まず経済界。「円安になればなるほど日本にとっていいかというと疑問。今の段階で考えると100円レベルがいいのではないか」。日本商工会議所の三村明夫会頭は昨年12月の記者会見で、こう語った。原子力発電所が動きを止めたことでエネルギー輸入が増えており、円安による輸入コスト上昇は国民生活に悪影響を及ぼしかねない点が念頭にあったと見られる。
■「円安になったら株価が上がるのはおかしい」
同氏は今年1月上旬には「円安になったら株価が上がるのはおかしい」とも述べたと報じられた。「円安=株高」という図式が浸透してきた株式市場でも、円安効果への異論が出始めたという指摘がある。例えば20日に日経電子版で公開された「株、厳しさ増す『円安効果』への視線 任天堂の大幅安きっかけに」という記事。任天堂はこのほど、14年3月期の連結業績予想を大幅に下方修正し赤字とした。昨年の急速な円安で最悪でも黒字は確保できるとみていた市場関係者も多かったが、それが裏切られたことで、円安は必ずしも輸出関連企業の業績改善につながるわけではないという慎重な見方が広がったという。
この記事を、ツイッター(@IsayaShimizu)で紹介したところ、リツイートやお気に入り登録がかなりの数に達した。人々の実感と合う内容だった証左だろう。
もちろん、円安の株価押し上げ効果がなくなったわけでは決してない。ただ円安がかつてほど輸出を増やさなくなっているのは事実。日銀算出の実質輸出指数(輸出数量を示す)を見ると、量的・質的緩和が始まった昨年4月から11月にかけての上昇率が1%にも達していない。アジア新興国経済の勢いが鈍っているうえに、多くの製造業は、円高対応のために増やした海外現地生産を今さらもとに戻す気はないからだ。
「円安けん制発言」をしたルー米財務長官=ロイター
異論は海の向こうからも出ている。ルー米財務長官は16日、「日本は為替レートの利点だけに依存した戦略で長期成長を目指すべきではない」と言明した。
以上のような状況をみると、昨年と同じ「円安依存型のデフレ脱却路線」を続けるのは難しそうだ。
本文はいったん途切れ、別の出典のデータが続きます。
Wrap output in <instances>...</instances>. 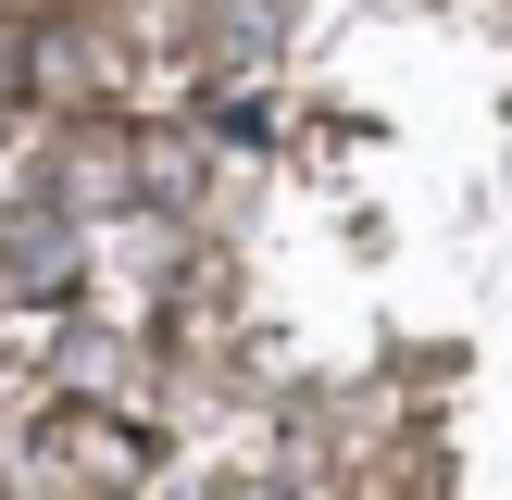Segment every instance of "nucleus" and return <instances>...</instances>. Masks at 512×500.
Listing matches in <instances>:
<instances>
[{
	"label": "nucleus",
	"mask_w": 512,
	"mask_h": 500,
	"mask_svg": "<svg viewBox=\"0 0 512 500\" xmlns=\"http://www.w3.org/2000/svg\"><path fill=\"white\" fill-rule=\"evenodd\" d=\"M75 288V225L63 213H13L0 238V300H63Z\"/></svg>",
	"instance_id": "obj_1"
}]
</instances>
コストアップ型の物価上昇は生活者の支持も得にくい。消費増税があれば、なおさらである。投資、消費などの需要拡大を通じた「良い物価上昇」をもっと広げるべきだろう。賃金上昇にもそれが必要だ。どうすればいいか。
■政府・国会や民間も2%目標共有を
金融緩和継続による実質金利低下は引き続き重要だ。ただ、金融緩和だけに頼れば円安圧力を必要以上に加えかねない。需要喚起に向けた政府・国会や民間の成長戦略実行が欠かせない。2%目標は日銀だけでなく政府・国会、民間も共有すべきものだ。
政府・国会が規制を緩めたり税制を改革したりして、企業がビジネスをしやすい環境を整えれば、投資を増やす効果を持つ。中長期的な財政健全化に取り組めば、長期金利の上昇を抑え、実質金利低下に向けた日銀の政策を側面から支援できる。民間企業が自ら新規需要開拓に努めることも極めて重要だ。成熟度が比較的高いコンビニという市場で、入れたてコーヒーなどヒット作を生み続けるセブン−イレブンなどモデルはある。
安倍晋三首相も21日、「アベノミクス3本目の矢(成長戦略)の加速」が重要だと強調した。政府が6月にまとめる新たな成長戦略などが実効性あるものになることを、強く期待したい。